Maybe jump in at the deep end?


----------



## KenOC (Mar 7, 2011)

SeptimalTritone said:


> Hey Ken!Just wondering... have you heard this?


Thanks! I'll give it a listen today!


----------



## Richannes Wrahms (Jan 6, 2014)

SeptimalTritone said:


> Hey Ken!
> 
> Just wondering... have you heard this? [Eclairs]
> It's a very warm, welcoming, soothing, heartful experience. Let us know what you think.


...and terribly slow and monotonous and (horizontally) simple monody, except for the bird bits.

Messiaen's most popular in his time was this:






which is still him but more conventional and with less overuse of added notes.


----------



## 20centrfuge (Apr 13, 2007)

I would put Martinu and Rautavaara on my list. Martinu's harmonic language is alright, I guess I feel like his musical ideas are always half-developed. Like a schizophrenic stream-of-consciousness diary.

I've heard a few things I like by Rautavaara, but many of his most popular works - like his symphonies, make me scratch my head. 

(WRT Messiaen, I felt similarly until I heard a live piano recital with some of his works and I was floored!)


----------



## Headphone Hermit (Jan 8, 2014)

Now I think about it, I could probably do an A-Z of composers I don't much care for (with the exception perhaps of 'Q' as I'm fairly certain I don't have a great deal of familiarity with composers beginning with that letter!)
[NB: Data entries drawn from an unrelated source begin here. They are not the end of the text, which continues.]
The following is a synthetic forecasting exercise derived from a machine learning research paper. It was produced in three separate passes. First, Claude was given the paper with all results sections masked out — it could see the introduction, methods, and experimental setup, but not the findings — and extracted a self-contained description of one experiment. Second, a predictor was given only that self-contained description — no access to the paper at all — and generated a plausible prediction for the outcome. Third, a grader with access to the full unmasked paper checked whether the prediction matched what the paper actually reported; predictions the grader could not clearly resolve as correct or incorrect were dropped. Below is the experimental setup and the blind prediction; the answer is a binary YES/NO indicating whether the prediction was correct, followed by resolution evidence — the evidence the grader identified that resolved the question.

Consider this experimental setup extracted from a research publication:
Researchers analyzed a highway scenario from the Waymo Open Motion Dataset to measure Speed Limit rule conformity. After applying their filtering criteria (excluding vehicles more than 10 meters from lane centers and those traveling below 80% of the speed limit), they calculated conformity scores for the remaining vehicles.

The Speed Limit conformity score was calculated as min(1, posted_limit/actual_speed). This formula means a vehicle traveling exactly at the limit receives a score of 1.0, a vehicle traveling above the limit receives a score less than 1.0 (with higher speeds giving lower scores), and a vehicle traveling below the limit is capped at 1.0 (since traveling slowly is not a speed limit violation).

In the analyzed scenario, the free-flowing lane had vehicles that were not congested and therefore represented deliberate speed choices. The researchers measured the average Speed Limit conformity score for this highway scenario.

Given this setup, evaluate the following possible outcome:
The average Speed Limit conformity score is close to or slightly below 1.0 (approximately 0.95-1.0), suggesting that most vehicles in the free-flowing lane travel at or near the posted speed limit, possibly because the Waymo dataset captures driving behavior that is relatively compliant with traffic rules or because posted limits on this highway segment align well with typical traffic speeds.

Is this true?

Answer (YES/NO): YES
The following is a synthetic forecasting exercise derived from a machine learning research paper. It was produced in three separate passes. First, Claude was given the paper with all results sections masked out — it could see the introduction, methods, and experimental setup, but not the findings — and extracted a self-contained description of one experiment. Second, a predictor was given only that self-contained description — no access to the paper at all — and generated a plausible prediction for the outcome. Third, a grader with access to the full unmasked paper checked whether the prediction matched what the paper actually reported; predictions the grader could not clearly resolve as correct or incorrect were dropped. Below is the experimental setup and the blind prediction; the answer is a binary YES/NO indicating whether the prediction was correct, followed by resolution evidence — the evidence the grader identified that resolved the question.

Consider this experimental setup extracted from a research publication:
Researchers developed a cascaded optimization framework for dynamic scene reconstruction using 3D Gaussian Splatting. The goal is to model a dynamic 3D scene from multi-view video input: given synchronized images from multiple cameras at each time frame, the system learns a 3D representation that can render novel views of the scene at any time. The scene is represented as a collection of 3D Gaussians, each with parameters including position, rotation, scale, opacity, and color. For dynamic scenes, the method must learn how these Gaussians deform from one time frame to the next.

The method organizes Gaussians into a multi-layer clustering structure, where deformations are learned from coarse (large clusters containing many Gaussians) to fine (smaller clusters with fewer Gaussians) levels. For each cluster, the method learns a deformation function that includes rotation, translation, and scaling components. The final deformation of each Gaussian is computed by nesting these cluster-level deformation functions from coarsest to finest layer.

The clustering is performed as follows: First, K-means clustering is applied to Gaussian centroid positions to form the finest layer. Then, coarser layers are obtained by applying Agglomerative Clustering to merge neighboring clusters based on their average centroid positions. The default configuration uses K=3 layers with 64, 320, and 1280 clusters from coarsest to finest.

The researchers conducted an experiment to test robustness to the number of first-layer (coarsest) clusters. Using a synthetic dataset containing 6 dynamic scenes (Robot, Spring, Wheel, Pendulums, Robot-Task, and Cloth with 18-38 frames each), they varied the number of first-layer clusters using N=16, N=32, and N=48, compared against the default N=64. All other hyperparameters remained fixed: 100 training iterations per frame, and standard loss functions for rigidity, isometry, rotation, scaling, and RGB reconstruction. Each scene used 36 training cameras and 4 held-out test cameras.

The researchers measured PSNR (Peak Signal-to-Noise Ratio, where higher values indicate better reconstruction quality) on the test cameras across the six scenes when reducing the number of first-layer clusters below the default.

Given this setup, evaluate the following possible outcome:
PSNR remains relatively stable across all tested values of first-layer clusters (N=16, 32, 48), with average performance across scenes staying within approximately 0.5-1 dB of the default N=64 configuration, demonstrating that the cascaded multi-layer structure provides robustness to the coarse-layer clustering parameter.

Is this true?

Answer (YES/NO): YES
No - tht isn't an invitation for a list copied from wikipedia, thank you :tiphat:


----------



## hpowders (Dec 23, 2013)

I dislike a lot of music that many folks here like. But I don't feel there is anything wrong with me because of it.

Many folks here seem to love the Mozart Requiem, Schubert C Major Quintet and Dvorak Symphonies. Not me. I don't lay awake at night worrying about why I don't. I couldn't care less.

I am not that insecure.

Listen to whatever floats your boat.


----------



## Haydnn (Feb 22, 2015)

When asked, many people profess to like “all music”. I usually suspect that’s because they are “tone deaf”. In fact if measured by the pieces that I do like, I must admit I do not like music at all. I have over $5,000 worth of albums in all formats and I listen to the music I do like for about 2 hours per day. What I do listen to is very small in number when compared to the music available. I am convinced that “music” should be re-defined, with all the Weberns, Bergs, etc… in a separate category altogether than Haydn and Dvorak. I do not believe that music and what is considered music is subjective. “Anybody” can tell you if what you are listening to is music. Just ask “Anybody”. They, without snobbishness, can tell the difference between noon hour traffic and music. They may not like Mozart but they will always admit that is it music. When you get to some of the bizarre stuff “Anbody” will tell you it is not music. Too many composers have tried to be their Beethoven of their generation.


----------



## Giordano (Aug 10, 2014)

There is no music I think I should like but don't.


----------



## Headphone Hermit (Jan 8, 2014)

Haydnn said:


> When asked, many people profess to like "all music".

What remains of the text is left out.